How can I find an injective resolution for the canonical line bundle on $\mathbb{P}^n$?

Question

I want to learn how to compute examples of dualizing complexes and it seems like the first step in this direction is learning how to construct an injective resolution for $\omega_{\mathbb{P}^n}$. This is because we can define the dualizing complex as $$ \omega_X^\bullet =\mathcal{RHom}_{\mathbb{P}^n}(\mathcal{O}_X,\omega_{\mathbb{P}^n}) $$ Are there constructive methods for doing this "by hand"? I am mainly interested in cases which are not cohen-macaulay, hence the shifted dualizing sheaf does not work.
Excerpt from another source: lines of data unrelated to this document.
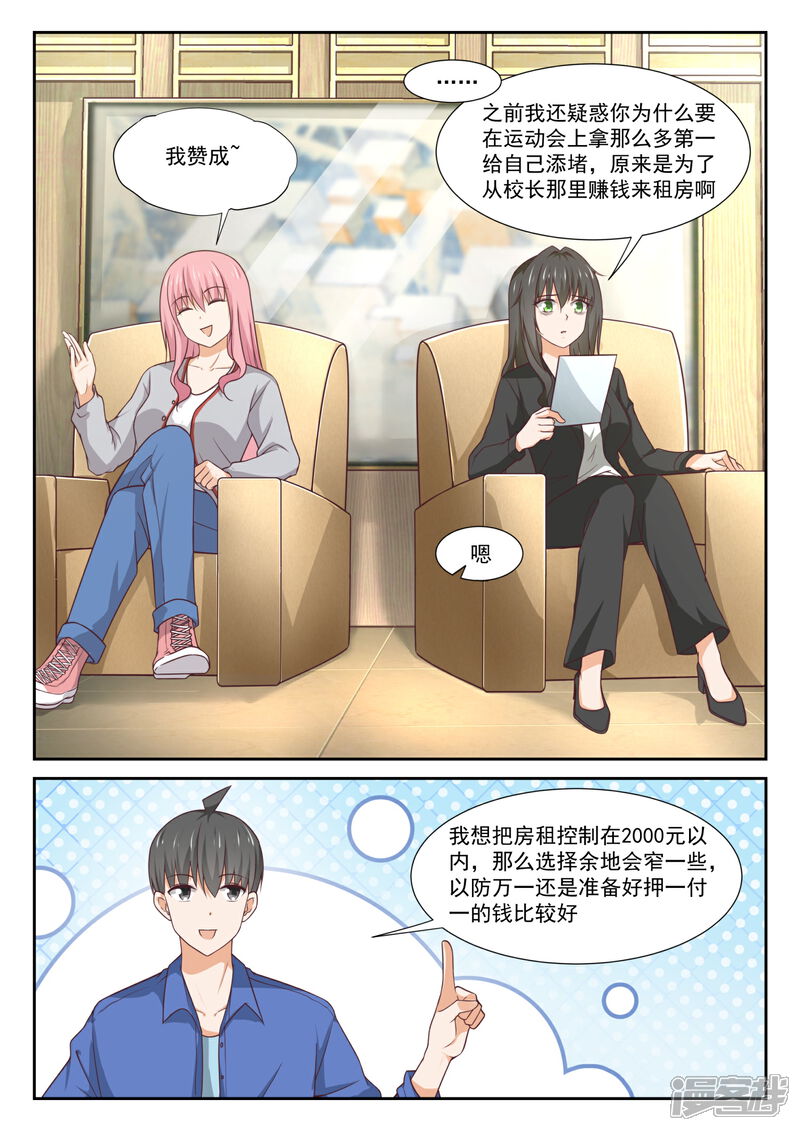 第339话大小姐睡眠不足-女子学院的男生-触岛漫画（第3张）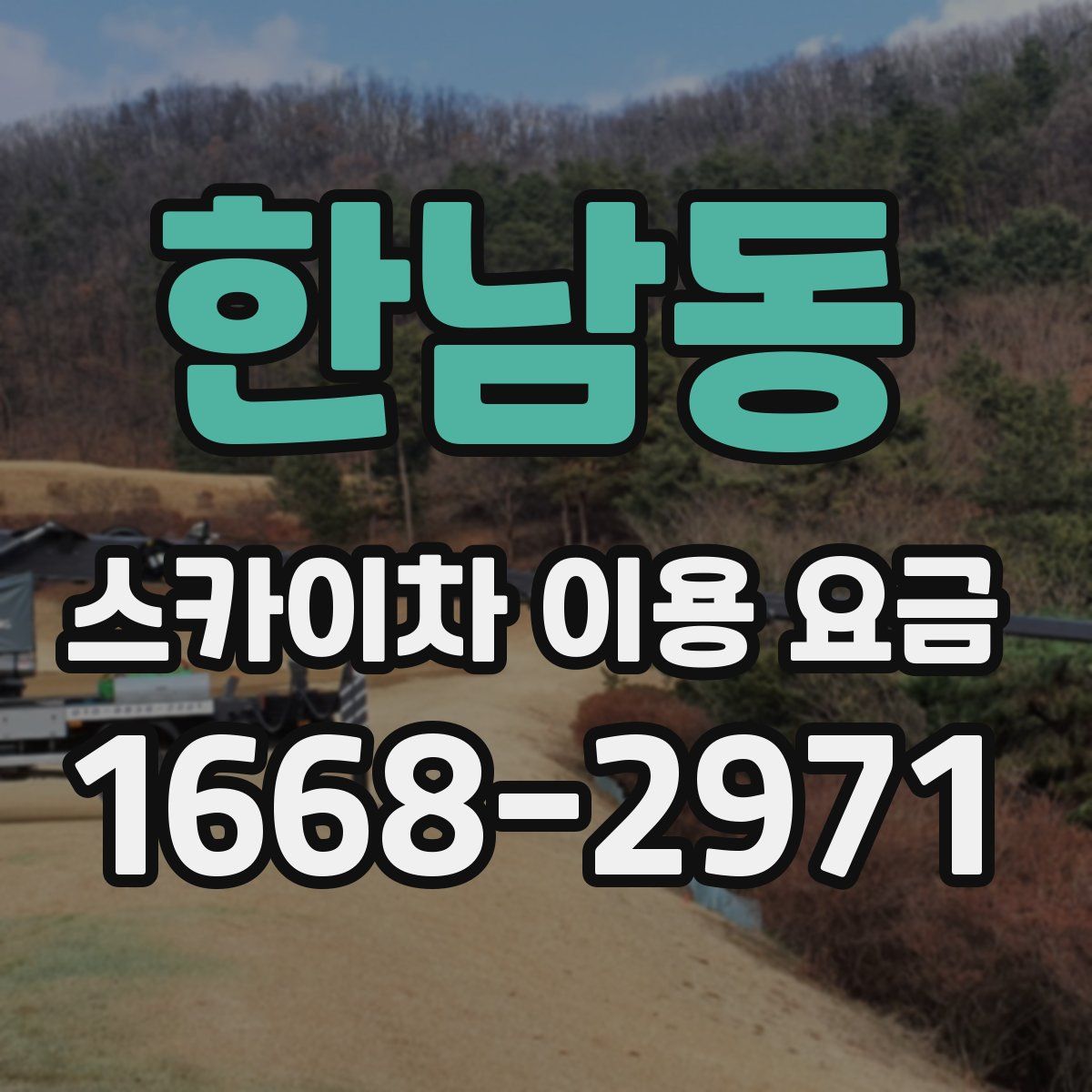 한남동 스카이차 이용 요금
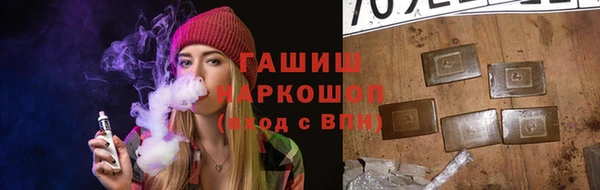 кокаин премиум Абдулино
For example, consider the quasi-projective variety $$ X = \text{Proj}\left(\frac{\mathbb{C}[x,y,z,x]}{(x)(y,z)} \right) $$ which is a copy of $\mathbb{P}^2$ intersecting a copy of $\mathbb{P}^1$ at a point. What is it's dualizing complex?

Answer 1

The main propositions I used are III.6.5 and III.6.7 from Hartshorne's algebraic geometry book. Namely, given a resolution $\mathcal{L}_\bullet \to\mathcal{O}_X \to 0$, we have $$ \mathcal{RHom}_{\mathbb{P}^n}(\mathcal{O}_X,\omega_{\mathbb{P}^n}) = \mathcal{Hom}_{\mathbb{P}^n}(\mathcal{L}_\bullet, \omega_{\mathbb{P}^n}) $$ Then $\mathcal{L}_\bullet$ is given by the complex $$ \mathcal{O}_{\mathbb{P}^3}(-3) \xrightarrow{\begin{bmatrix} w \\ -y \end{bmatrix}} \mathcal{O}_{\mathbb{P}^3}(-2)\oplus \mathcal{O}_{\mathbb{P}^3}(-2) \xrightarrow{\begin{bmatrix} xy & xw \end{bmatrix}} \mathcal{O}_{\mathbb{P}^3} $$ Then using the second proposition, the dualizing complex is given by taking the dual complex of $\mathcal{L}_\bullet \otimes \mathcal{O}(4)$.